School of Mechanical, Electrical and Information Engineering at Shandong University, Weihai, China.
Department of Ophthalmology, the Second Affiliated Hospital, Zhejiang University School of Medicine, Hangzhou, China.
Med Phys. 2024 Jul;51(7):4859-4871. doi: 10.1002/mp.16945. Epub 2024 Jan 26.
Segmentation of orbital tumors in CT images is of great significance for orbital tumor diagnosis, which is one of the most prevalent diseases of the eye. However, the large variety of tumor sizes and shapes makes the segmentation task very challenging, especially when the available annotation data is limited.
To this end, in this paper, we propose a multi-scale consistent self-training network (MSCINet) for semi-supervised orbital tumor segmentation. Specifically, we exploit the semantic-invariance features by enforcing the consistency between the predictions of different scales of the same image to make the model more robust to size variation. Moreover, we incorporate a new self-training strategy, which adopts iterative training with an uncertainty filtering mechanism to filter the pseudo-labels generated by the model, to eliminate the accumulation of pseudo-label error predictions and increase the generalization of the model.
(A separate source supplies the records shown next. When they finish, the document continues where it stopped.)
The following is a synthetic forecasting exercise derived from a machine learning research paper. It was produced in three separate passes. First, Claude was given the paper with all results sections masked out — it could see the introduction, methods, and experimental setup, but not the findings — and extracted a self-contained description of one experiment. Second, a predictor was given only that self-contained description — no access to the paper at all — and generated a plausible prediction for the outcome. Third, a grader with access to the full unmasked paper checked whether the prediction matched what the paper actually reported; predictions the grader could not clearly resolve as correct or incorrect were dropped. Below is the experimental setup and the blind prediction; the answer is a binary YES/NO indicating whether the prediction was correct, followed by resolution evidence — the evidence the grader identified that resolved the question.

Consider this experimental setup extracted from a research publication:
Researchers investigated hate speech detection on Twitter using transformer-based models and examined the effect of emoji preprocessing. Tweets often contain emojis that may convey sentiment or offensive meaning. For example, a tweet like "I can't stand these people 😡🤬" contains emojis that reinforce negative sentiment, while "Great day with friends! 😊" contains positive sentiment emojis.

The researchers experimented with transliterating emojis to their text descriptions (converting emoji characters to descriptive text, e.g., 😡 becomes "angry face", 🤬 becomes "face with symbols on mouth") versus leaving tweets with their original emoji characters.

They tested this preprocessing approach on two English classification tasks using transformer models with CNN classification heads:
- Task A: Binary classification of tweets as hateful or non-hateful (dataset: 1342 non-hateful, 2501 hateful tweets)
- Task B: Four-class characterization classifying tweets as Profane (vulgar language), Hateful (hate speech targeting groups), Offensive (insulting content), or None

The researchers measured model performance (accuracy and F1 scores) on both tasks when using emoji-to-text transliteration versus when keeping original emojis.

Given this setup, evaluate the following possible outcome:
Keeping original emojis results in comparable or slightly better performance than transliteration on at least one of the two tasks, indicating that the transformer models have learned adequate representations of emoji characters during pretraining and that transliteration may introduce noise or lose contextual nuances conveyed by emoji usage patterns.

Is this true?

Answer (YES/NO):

For evaluation, we have built two datasets, the orbital tumor binary segmentation dataset (Orbtum-B) and the orbital multi-organ segmentation dataset (Orbtum-M). Experimental results on these two datasets show that our proposed method can both achieve state-of-the-art performance. In our datasets, there are a total of 55 patients containing 602 2D images.
In this paper, we develop a new semi-supervised segmentation method for orbital tumors, which is designed for the characteristics of orbital tumors and exhibits excellent performance compared to previous semi-supervised algorithms.
在 CT 图像中对眼眶肿瘤进行分割对于眼眶肿瘤诊断具有重要意义,眼眶肿瘤是眼部最常见的疾病之一。然而,肿瘤大小和形状的多样性使得分割任务极具挑战性,尤其是在可用的标注数据有限的情况下。
为此,在本文中,我们提出了一种用于眼眶肿瘤分割的多尺度一致自训练网络(MSCINet)。具体来说,我们通过强制同一图像不同尺度预测之间的一致性来利用语义不变性特征,使模型对尺寸变化更具有鲁棒性。此外,我们采用一种新的自训练策略,该策略采用具有不确定性过滤机制的迭代训练,以过滤模型生成的伪标签,从而消除伪标签错误预测的累积并提高模型的泛化能力。
为了评估,我们构建了两个数据集,即眼眶肿瘤二值分割数据集(Orbtum-B)和眼眶多器官分割数据集(Orbtum-M)。在这两个数据集上的实验结果表明,我们提出的方法可以达到最先进的性能。在我们的数据集里,共有 55 名患者包含 602 张 2D 图像。
在本文中,我们开发了一种新的眼眶肿瘤半监督分割方法,该方法针对眼眶肿瘤的特点设计,与之前的半监督算法相比表现出优异的性能。